I need to remember to order wood for the woodstove. We’ve got slightly less than a cord left, but I’m planning to be less frugal with the wood this year. I’d been worried about wood consumption, so I was overly conservative. This year I’m planning more fires in the fireplace. Just for the pleasure of it.

I really love having a house. I truly, truly do.

 

Comments

( 5 comments — Leave a comment )
lucianus
Oct. 15th, 2007 08:11 pm (UTC)
On a totally unrelated subject, you will be going to the Apple Fest on Simplefare day, will you not? I'd like to put in an order if I could.

BTW, do they have Bramley apples?
kls_eloise
Oct. 16th, 2007 05:38 pm (UTC)
We will be making our rapidly becoming tradition trip to Simplefare via Colrain, MA. It's been three years now, so I believe it is now kingdom law. There aren't any Saturday seminars that we find compelling, so we'll be running up, purchasing cider and apples, and then coming straight to Manchester. That will hopefully put us there noonish.

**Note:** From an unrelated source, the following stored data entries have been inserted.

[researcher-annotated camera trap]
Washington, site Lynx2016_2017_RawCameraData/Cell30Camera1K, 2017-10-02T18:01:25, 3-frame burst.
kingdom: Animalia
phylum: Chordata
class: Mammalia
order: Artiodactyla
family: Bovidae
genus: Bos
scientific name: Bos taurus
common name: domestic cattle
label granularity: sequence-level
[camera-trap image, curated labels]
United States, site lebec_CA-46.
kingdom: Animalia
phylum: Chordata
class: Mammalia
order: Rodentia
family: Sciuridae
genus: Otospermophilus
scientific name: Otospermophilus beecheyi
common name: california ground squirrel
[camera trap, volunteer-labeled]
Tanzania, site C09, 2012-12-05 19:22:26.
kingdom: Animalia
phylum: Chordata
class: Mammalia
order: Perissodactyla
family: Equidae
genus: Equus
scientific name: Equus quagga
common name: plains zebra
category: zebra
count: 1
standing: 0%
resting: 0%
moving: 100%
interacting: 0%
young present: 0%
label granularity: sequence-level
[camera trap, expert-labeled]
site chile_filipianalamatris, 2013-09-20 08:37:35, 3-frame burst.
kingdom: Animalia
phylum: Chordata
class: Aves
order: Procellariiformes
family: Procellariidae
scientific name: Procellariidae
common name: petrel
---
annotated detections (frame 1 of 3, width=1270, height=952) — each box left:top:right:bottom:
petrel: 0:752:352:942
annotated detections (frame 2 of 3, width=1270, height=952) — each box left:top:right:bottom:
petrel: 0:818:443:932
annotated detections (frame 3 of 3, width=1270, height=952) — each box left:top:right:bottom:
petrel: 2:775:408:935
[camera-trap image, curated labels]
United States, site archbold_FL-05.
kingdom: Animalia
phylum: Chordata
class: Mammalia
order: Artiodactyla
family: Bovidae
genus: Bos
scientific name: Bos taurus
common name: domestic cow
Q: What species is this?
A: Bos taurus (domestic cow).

I'm a little unclear from the flier what Hillside Farm is doing. They're on the schedule for Sunday in Old Deerfield, but not for Saturday in Colrain. This is distressing me somewhat. On the other hand, Saturday has a listing for "various growers and producers," and they may be lumped in there. I've got to find my business card for them and give them a call. If nothing else, I can reserve my bushel of Calville Blanc apples ahead of time.

I think I've seen Bramleys there. It's hard to remember - they bring 70 to 80 varietals of apples. If they do, do you want some? Also - do you want any of the unpasteurized cider for either drinking or brewing? I'll be bringing a couple of gallons for the kitchen crew, but I'm also taking private orders.
pippagrey
Oct. 16th, 2007 04:13 pm (UTC)
You so don't want paint sticking to the weather stripping. Last summer, after we'd been in the unit here over 3 years, I came home one day to find the front door wouldn't budge. I managed to break in through one of the back windows (of course I didn't have a key for the back door) and finally got the front door open by taking it off it's hinges and kicking it open. Then came the fun of trying to get the aforementioned hinges reassembled (they had naturally been painted over several times).

They gave us a new front door and door frame a few weeks back, and now I need to get some weather stripping, since you can see daylight in a few places.
pippagrey
Oct. 16th, 2007 04:14 pm (UTC)
Should have pointed out that what caused to door to stick was the paint adhering to the plastic weather stripping, or vice versa. Until they replaced it you could see where the top coat of paint was no longer on the door every time you opened it.
kls_eloise
Oct. 16th, 2007 05:32 pm (UTC)
Yeah - I'm not clear on whether the paint transferred because it wasn't fully cured the first time the door was closed, or because the vinyl gasket got old and sticky. Either way, it wasn't getting the job done and needed to be replaced.